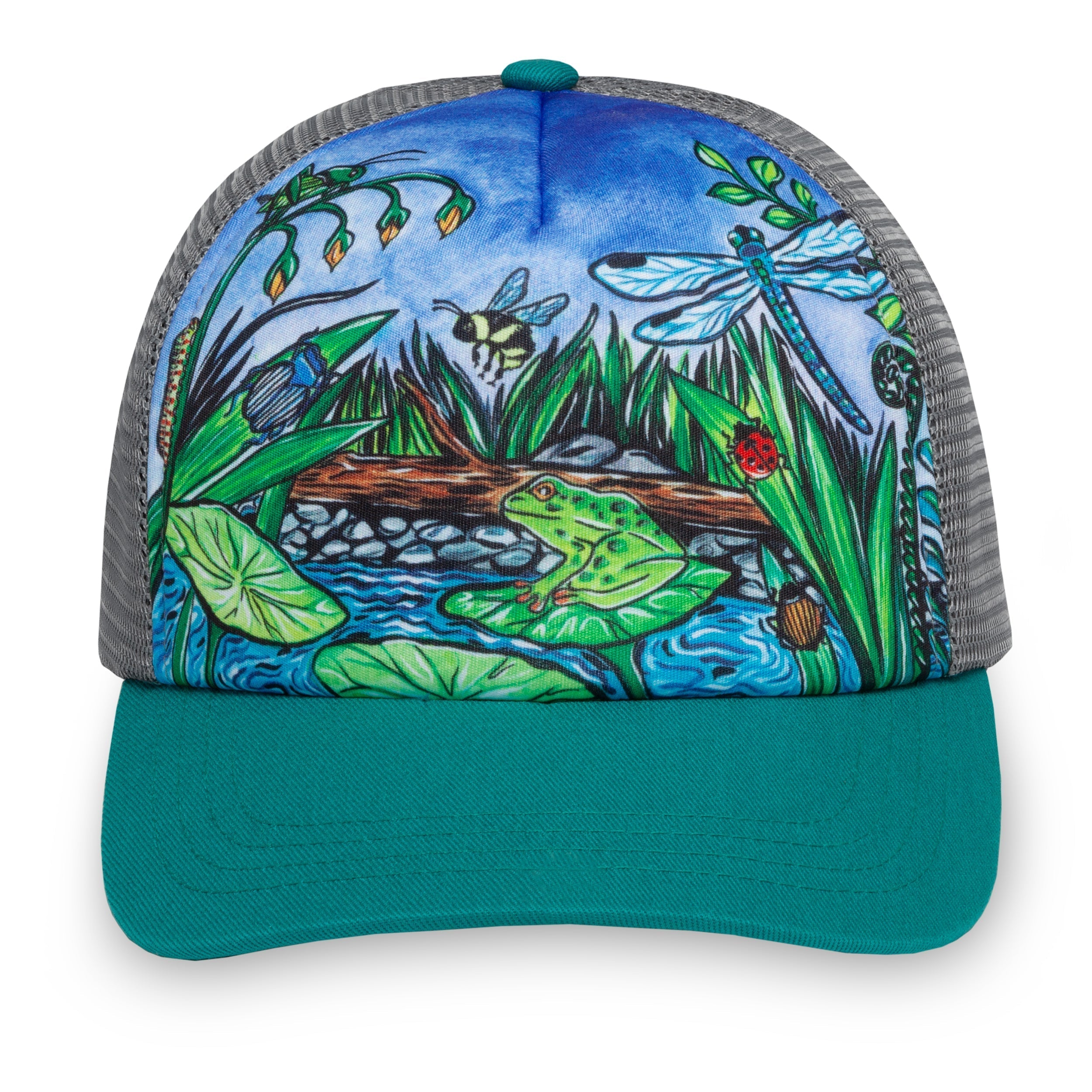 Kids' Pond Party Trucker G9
--
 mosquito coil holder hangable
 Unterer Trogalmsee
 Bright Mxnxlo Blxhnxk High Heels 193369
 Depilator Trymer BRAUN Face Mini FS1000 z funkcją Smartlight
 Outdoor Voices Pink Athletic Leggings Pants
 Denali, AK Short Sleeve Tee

** WHAT TO PRODUCE **
Copy the rows from the line containing "mosquito coil holder hangable" through the line containing "Denali, AK Short Sleeve Tee", both ends included, reproducing each one without any change.

** RESULT **
 mosquito coil holder hangable
 Unterer Trogalmsee
 Bright Mxnxlo Blxhnxk High Heels 193369
 Depilator Trymer BRAUN Face Mini FS1000 z funkcją Smartlight
 Outdoor Voices Pink Athletic Leggings Pants
 Denali, AK Short Sleeve Tee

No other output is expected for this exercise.